Public Lecture - Women Mean Business: Colonial Businesswomen in New Zealand

Date Monday 11 November 2019
Time 1pm - 2pm
Location University of Waikato (S.1.01)
Presenter Dr Catherine Bishop
Contact Dr Charlotte Greenhalgh
Contact email
Cost Free

In the nineteenth century, we are told, a woman’s place was in the home. But take a look beyond the public rhetoric and women can be found engaged in commercial activities. Moneymaking was essential in colonial New Zealand, both for the progress of the colonial project as a whole and for the survival and prosperity of individuals. Women in business dealt with strangers, both male and female, spoke in public, opened up their homes and ventured out onto the streets as they engaged in the muddy, murky world of trade, all in apparent contradiction with public rhetoric about female respectability. This paper explores the ways nineteenth-century women of different classes and ethnicities negotiated the boundaries of their idealised ‘domestic helpmeet’ roles, sometimes exploiting their femininity to run businesses, make money and remain ‘respectable’. It will also reflect on how these gendered encounters in the commercial world have been recorded and remembered. While there is a wealth of women’s and feminist history, in which enterprising women make their appearances, it is still possible to find recent social and economic histories that ignore the vital relationship between gender and business that I explore in this paper.

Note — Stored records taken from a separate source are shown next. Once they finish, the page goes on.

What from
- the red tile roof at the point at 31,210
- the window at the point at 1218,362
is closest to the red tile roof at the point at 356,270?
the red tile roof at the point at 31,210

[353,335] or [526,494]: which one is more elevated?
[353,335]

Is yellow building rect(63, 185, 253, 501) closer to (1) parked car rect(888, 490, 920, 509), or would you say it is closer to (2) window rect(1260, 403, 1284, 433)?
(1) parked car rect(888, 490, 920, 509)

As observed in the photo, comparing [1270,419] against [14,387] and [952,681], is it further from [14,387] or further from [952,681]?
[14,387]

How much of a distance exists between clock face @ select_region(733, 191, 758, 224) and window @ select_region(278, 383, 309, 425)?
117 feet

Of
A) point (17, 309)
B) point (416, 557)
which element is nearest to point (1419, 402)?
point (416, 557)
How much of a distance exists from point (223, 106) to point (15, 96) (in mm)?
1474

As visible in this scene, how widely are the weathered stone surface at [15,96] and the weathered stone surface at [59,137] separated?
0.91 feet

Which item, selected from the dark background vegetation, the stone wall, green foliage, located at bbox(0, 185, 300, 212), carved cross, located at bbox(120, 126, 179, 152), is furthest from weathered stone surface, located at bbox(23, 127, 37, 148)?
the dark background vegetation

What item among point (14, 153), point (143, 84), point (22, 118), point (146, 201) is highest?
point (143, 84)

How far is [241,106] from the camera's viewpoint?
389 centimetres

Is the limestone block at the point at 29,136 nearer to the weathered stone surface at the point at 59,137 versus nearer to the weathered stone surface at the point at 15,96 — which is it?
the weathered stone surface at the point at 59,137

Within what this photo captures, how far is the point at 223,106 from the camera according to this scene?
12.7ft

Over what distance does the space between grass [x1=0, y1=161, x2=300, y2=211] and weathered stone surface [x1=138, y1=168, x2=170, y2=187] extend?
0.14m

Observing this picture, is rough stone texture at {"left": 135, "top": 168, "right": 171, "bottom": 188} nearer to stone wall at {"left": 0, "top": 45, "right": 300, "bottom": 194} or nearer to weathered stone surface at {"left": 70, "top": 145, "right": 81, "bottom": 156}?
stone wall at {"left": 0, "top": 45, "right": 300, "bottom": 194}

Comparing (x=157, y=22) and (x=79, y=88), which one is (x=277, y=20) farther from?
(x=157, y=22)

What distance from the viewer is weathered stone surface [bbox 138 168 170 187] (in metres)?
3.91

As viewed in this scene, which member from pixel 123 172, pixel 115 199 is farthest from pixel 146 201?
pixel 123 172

Born and raised in Whanganui, Dr Catherine Bishop is currently a postdoctoral fellow at Macquarie University in Sydney, researching a history of Australian businesswomen since 1880. Her first book Minding Her Own Business: Colonial Businesswomen in Sydney (NewSouth Publishing, 2015) won the prestigious 2016 Ashurst Business Literature Prize. Women Mean Business: Colonial businesswomen in New Zealand (Otago Uni Press) is her second book. She is also co-editing Female Entrepreneurs in the Long Nineteenth Century: A Global Perspective (Palgrave 2020) with Dr Jennifer Aston (Northumbria University, UK), writing a biography of a female missionary and researching a series of Cold War world youth forums.